Provided passage below:

Should assisted suicide be legal for people with mental illnesses?
In February, the Parliament's Special Joint Committee on Physician-Assisted Death released a series of recommendations about criteria for legal assisted suicide. One of their recommendations was that Canadians with mental illnesses should not be excluded from legislation governing assisted suicide.
The recommendation has touched off a debate between patients, doctors, policy-makers, and medical ethicists about assisted suicide and mental illness.
Arthur Gallant is a mental health advocate from Hamilton who supports the parliamentary committee's recommendation. He argues that people with mental illnesses who have been deemed to be competent, have undergone a rigorous consultation with doctors, and have exhausted all their options, should have the same rights as people with physical conditions like cancer.
Gallant says he's not sure whether he would ever choose to apply for an assisted death, but he wants to know the option is available.
"It doesn't mean that I'm going to use it, but it's going to put me at peace, that should these feelings and my illness become too overwhelming for me, that there is a way to end it once and for all. And I simply feel like my quality of life would increase simply knowing that's available to me," he says.
Gallant says his perspective has put him at odds with others in the mental health advocacy community.
"Some national mental health organizations have said to me, you know, 'We have strived for decades now to prevent suicide. How can you now be speaking out publicly, saying, 'Actually, our community should have the right be able to take their own life?'" he says.

End of Provided passage.

▸ What to work on:
1. In the article on assisted suicide and mental illness, which body released the recommendations in February?
2. Extend the article on assisted suicide and mental illness from the point where it stops.

Dataset excerpts below:

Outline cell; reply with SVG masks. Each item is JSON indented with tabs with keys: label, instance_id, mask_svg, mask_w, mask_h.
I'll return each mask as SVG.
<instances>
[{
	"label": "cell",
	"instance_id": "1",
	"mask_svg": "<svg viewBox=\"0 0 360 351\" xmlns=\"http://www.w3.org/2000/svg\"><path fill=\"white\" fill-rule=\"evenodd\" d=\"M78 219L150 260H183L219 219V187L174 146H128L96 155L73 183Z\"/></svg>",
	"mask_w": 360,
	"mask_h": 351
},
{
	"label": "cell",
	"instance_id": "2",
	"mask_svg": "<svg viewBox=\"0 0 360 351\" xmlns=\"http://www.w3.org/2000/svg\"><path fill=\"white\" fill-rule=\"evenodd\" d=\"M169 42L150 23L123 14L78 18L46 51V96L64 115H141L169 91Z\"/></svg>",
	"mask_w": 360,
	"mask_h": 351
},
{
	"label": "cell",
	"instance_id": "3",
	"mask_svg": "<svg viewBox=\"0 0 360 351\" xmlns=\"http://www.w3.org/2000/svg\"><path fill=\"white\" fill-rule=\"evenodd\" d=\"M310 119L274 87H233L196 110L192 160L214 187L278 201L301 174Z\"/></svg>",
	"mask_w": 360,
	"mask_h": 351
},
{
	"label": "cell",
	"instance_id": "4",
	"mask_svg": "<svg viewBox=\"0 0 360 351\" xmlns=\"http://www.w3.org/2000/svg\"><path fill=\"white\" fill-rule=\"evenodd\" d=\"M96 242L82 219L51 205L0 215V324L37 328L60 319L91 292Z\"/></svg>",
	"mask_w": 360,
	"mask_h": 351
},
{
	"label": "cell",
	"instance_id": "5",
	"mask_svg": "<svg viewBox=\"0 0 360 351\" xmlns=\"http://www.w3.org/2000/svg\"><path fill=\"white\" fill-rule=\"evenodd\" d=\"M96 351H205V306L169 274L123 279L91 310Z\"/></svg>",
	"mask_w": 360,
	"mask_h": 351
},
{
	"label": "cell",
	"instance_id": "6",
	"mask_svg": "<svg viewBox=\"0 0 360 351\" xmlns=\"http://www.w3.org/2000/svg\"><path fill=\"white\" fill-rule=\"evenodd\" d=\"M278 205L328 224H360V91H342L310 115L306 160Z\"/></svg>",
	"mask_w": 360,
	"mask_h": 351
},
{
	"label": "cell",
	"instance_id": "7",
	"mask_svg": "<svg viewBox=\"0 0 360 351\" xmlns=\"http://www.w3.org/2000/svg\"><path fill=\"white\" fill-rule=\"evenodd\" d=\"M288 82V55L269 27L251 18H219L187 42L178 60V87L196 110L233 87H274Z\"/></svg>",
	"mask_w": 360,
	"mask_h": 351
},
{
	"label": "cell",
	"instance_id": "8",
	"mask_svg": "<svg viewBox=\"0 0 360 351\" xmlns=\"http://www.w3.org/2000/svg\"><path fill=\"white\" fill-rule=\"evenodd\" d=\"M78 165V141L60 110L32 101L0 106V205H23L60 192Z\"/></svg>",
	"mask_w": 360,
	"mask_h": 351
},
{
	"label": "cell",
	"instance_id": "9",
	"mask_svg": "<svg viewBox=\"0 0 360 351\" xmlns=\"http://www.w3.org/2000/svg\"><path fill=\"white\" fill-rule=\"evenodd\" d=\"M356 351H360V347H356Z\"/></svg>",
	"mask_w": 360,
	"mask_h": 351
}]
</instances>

End of Dataset excerpts.

▸ Results:
1. The Parliament's Special Joint Committee on Physician-Assisted Death.

2.
"And so my argument with the mental health community is that it's freedom of choice, it's freedom of body, and nobody should be telling me what it is I can or cannot do with my body."
Mark Henick is a mental health advocate in Toronto who supports the right to assisted suicide in cases of terminal physical illnesses, but does not believe assisted suicide should be an option for people with mental illnesses.
"Like most Canadians, I support dying with dignity if somebody is at the end of their life and they've exhausted all their treatment options," says Henick. "But the difference is that somebody with a mental illness doesn't have to die."
Henick argues that while it's important to achieve parity between mental and physical health, cancer and depression are fundamentally different and require different forms of treatment. He says it's difficult to say that anyone has exhausted all their treatment options for a mental illness because of complex barriers to care, and he wants to see the mental health system improved before assisted suicide is considered an option.
"If we fix the system first, and we're still seeing that there is such thing as a terminal mental illness, then I'd be willing to take a closer look at this," says Henick. "But as it stands right now, I've never met anybody who has actually been offered the opportunity — as is their right — to try everything they can to get better."
Parliament has until June 6 to draft legislation governing assisted suicide.